_Document excerpt_
※

This department is home to the Canadian Association of Emergency Physicians (CAEP) roadshows, including the Airway Interventions and Management in Emergencies (AIME) roadshow, the Emergency Department Strategies for Teaching Any Time (ED-STAT) roadshow, the Risky Business and the Emergency roadshow, and the Emergency Medicine Review Course (EMR-I and EMR-II).
Last year, the Department of Emergency Medicine collaborated with Dalhousie CPD’s faculty development to establish a program in critical thinking and an online professional development course, “Teaching and Assessing Critical Thinking” (TACT-I), and this year they have extended this program to include TACT-II. The “Teaching is Where It’s AT” series, including RAT, CAT and iCAT, are also dependent on this department. A new Simulation Training Course in 2014 and 2015 and the new Halifax Resuscitation Course in 2015 complete the new CPD offerings from the Department of Emergency Medicine.
Research
The Department of Emergency Medicine is committed to building research capacity and advancing knowledge in Emergency Medicine. Our investigators have a broad range of research interests that reflect the diverse nature of clinical practice in emergency departments and in pre-hospital care. Our particular strengths are in the areas of EMS, advanced airway management, resuscitation, patient safety and clinical decision-making as well as medical education and knowledge transfer. There are active multidisciplinary research programs in Emergency Medicine at Horizon Health, Capital Health and the IWK Health Centre. Our residents have successfully secured grant funding and won numerous awards for their excellent research projects.

※

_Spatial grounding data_
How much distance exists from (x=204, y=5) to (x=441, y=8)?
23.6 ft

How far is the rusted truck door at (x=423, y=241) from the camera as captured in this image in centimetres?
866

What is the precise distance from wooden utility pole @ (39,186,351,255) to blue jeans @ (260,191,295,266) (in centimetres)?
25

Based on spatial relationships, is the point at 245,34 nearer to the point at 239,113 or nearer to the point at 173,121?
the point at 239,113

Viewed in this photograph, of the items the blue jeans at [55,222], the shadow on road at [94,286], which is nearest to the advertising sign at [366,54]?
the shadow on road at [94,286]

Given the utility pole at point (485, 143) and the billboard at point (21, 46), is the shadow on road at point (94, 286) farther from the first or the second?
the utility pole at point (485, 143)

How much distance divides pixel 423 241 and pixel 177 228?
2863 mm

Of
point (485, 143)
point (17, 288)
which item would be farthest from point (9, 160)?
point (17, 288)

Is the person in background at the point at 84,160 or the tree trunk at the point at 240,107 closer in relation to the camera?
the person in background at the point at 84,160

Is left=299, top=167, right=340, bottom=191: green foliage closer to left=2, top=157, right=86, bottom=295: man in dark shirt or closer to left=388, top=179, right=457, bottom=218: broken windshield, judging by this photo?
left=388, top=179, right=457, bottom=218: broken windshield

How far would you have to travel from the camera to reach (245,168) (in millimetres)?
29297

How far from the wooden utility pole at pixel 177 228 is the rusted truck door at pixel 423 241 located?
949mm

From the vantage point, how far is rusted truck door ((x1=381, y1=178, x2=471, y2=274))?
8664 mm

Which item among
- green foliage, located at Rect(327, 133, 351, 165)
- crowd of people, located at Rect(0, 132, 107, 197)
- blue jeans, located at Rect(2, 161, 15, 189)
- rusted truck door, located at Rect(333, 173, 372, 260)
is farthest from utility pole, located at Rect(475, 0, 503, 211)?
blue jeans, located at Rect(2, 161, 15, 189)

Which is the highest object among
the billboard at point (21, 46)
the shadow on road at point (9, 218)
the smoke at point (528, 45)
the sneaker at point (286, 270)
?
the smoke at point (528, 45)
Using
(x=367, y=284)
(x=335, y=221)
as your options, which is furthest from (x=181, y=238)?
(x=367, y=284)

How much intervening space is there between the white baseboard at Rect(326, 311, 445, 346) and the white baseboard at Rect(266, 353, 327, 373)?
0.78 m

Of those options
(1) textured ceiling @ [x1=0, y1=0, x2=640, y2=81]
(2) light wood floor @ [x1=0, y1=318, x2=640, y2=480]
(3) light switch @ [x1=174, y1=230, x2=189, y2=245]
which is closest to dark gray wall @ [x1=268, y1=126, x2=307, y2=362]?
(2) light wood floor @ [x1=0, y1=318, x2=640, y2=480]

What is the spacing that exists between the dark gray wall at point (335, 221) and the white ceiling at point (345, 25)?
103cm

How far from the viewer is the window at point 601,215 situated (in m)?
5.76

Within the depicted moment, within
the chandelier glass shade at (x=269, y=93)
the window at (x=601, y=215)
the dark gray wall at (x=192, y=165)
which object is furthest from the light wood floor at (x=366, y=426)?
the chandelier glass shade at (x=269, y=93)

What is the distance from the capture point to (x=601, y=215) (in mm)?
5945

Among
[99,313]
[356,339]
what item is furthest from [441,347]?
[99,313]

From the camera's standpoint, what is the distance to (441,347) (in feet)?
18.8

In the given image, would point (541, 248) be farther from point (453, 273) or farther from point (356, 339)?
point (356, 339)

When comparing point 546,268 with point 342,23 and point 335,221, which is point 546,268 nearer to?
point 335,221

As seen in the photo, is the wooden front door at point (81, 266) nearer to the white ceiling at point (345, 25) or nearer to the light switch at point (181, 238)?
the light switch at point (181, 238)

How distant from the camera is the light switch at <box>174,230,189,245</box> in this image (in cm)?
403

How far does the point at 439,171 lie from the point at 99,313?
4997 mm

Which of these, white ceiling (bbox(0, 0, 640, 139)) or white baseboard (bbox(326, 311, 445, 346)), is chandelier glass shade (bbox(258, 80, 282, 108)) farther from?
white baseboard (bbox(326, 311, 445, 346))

※

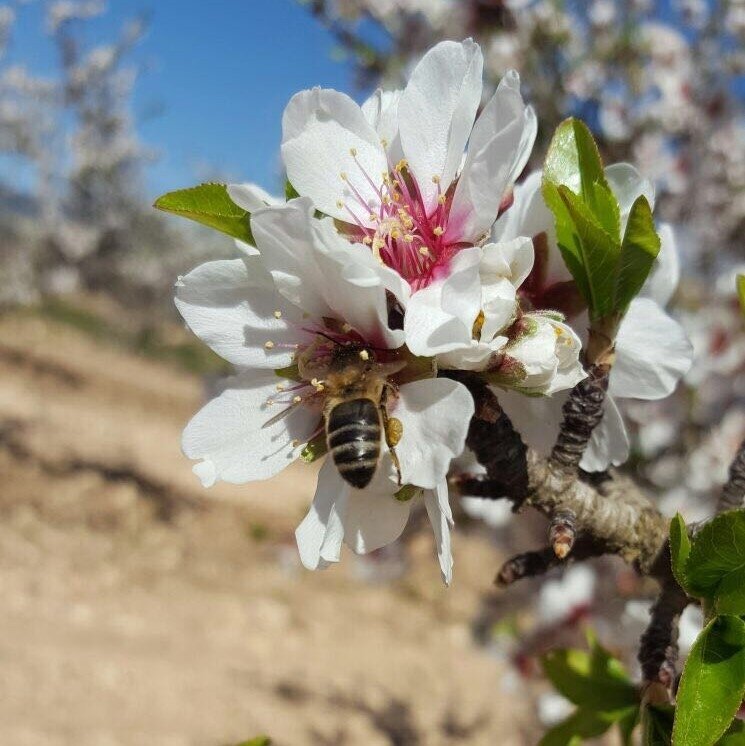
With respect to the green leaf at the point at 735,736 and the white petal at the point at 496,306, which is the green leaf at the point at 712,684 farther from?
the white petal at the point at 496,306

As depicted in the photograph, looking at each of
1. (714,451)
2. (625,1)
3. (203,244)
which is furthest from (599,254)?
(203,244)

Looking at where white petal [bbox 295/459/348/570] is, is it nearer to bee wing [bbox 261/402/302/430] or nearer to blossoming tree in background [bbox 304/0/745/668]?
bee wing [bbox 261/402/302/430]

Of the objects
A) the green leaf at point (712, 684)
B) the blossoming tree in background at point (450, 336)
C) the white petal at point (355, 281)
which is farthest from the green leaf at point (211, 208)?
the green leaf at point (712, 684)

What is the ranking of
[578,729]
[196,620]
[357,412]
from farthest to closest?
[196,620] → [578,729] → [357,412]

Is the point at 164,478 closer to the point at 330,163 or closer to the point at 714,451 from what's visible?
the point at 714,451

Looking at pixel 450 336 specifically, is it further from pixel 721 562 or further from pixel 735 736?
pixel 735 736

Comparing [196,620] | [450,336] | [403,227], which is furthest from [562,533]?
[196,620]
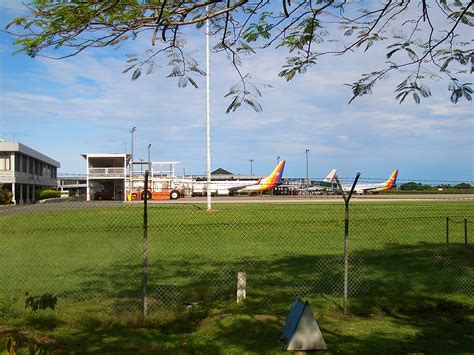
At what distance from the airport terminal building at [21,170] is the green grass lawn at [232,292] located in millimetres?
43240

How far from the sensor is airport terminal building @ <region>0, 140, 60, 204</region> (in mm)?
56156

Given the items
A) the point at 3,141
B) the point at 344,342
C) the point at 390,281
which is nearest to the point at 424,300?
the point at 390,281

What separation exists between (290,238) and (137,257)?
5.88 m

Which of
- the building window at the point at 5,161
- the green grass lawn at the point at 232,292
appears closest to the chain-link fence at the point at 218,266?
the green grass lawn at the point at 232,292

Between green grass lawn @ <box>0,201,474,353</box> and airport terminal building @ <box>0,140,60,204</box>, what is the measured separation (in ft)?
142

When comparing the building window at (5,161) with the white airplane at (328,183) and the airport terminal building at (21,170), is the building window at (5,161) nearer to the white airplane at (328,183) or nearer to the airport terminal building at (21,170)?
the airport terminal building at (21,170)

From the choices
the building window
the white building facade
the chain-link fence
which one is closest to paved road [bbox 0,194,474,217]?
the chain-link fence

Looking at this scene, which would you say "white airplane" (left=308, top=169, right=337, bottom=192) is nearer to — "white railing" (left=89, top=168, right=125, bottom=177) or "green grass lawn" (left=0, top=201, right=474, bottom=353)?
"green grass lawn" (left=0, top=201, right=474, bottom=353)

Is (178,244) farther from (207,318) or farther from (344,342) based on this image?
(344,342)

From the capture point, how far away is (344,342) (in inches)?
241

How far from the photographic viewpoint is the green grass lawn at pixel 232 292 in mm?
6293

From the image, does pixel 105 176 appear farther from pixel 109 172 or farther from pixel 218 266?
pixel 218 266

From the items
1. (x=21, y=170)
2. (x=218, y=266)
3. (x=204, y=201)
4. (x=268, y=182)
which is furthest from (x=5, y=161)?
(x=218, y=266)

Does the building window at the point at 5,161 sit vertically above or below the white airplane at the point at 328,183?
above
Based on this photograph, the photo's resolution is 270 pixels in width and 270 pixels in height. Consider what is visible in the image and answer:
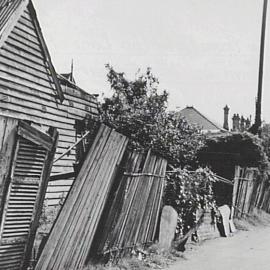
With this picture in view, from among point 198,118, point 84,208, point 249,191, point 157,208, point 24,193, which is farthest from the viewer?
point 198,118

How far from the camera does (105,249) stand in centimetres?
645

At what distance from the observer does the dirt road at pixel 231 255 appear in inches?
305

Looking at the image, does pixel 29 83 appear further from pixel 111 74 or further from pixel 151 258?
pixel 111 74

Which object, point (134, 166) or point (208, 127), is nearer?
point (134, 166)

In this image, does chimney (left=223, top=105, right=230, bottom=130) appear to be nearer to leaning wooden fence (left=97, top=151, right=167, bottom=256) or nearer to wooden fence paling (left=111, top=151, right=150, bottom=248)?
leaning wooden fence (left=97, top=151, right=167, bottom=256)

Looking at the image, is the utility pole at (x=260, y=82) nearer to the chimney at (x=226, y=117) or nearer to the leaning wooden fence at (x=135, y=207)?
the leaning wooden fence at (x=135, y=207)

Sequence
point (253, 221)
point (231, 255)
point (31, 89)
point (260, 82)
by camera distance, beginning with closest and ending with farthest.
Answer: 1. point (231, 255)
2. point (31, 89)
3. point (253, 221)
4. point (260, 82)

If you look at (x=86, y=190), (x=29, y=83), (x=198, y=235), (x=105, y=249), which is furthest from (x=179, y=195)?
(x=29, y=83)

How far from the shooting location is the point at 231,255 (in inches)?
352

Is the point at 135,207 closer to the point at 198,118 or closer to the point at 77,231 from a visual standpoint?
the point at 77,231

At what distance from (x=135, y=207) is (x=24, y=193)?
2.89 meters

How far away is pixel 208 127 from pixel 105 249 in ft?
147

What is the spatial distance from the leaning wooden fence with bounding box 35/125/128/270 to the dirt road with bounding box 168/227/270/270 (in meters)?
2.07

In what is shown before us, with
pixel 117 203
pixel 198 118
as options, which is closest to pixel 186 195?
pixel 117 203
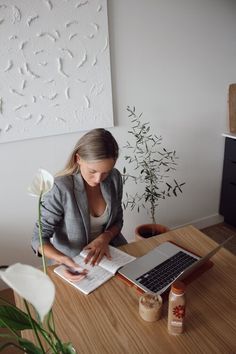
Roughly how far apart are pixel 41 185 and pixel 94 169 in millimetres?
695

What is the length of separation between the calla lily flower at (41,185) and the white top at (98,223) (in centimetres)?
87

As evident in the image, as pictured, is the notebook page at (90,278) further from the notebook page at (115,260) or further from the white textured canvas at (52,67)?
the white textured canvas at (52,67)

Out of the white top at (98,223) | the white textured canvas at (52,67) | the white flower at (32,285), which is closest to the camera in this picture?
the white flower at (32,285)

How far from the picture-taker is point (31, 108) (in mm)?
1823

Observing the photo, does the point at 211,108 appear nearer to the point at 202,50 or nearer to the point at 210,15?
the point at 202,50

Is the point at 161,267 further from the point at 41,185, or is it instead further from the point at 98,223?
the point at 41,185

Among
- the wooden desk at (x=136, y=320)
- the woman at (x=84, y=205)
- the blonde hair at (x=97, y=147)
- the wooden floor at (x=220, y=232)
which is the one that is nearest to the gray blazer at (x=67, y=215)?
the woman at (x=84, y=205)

※

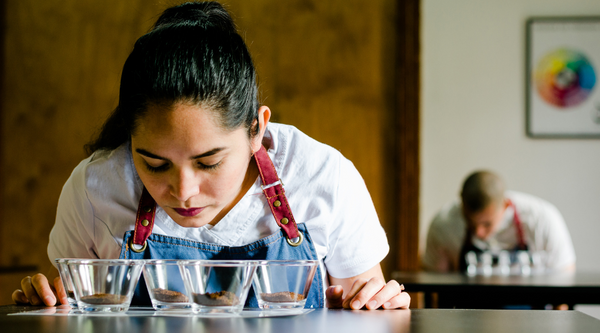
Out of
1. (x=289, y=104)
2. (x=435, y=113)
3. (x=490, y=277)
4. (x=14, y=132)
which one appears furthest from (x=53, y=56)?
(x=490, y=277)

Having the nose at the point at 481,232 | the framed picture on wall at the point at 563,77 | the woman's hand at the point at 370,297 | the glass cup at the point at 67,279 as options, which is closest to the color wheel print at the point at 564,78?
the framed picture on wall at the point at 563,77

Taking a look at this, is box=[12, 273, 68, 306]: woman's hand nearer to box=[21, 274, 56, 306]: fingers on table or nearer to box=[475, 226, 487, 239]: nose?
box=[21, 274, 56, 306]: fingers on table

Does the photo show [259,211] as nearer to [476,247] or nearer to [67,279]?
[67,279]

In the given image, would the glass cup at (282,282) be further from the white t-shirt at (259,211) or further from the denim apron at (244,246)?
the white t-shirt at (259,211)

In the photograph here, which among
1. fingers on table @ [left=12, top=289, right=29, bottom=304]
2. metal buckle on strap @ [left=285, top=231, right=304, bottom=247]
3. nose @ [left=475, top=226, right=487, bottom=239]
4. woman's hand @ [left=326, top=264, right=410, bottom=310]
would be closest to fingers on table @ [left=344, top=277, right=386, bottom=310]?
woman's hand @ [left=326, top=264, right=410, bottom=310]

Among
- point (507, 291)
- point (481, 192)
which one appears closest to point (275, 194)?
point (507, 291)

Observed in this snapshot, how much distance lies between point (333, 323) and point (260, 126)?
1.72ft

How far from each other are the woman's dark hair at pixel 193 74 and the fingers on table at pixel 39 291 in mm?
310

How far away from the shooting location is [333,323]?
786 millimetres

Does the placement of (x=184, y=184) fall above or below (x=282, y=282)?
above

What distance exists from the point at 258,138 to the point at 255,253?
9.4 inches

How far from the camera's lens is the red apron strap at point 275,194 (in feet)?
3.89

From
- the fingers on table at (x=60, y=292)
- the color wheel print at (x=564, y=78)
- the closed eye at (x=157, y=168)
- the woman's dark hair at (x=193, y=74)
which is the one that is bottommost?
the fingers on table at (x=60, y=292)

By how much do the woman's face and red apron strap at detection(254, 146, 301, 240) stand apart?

※

_Task requirements_
• 1. According to the Department of Emergency Medicine excerpt, at which three health organizations are there active multidisciplinary research programs in Emergency Medicine?
• 2. Go on with the Department of Emergency Medicine excerpt, picking up after its final sentence.

_Answers for each item_
• 1. Horizon Health, Capital Health and the IWK Health Centre.

• 2.
We have a highly-skilled research support team that works with trainees and investigators to facilitate, support and promote the research activities in our department. They contribute their expertise in database management, research administration, grant applications and Research Ethics Board submissions. The Dalhousie Department of Emergency Medicine Research Committee, which includes representatives from our sites in Nova Scotia, New Brunswick and Prince Edward Island, meets regularly to support regional collaboration.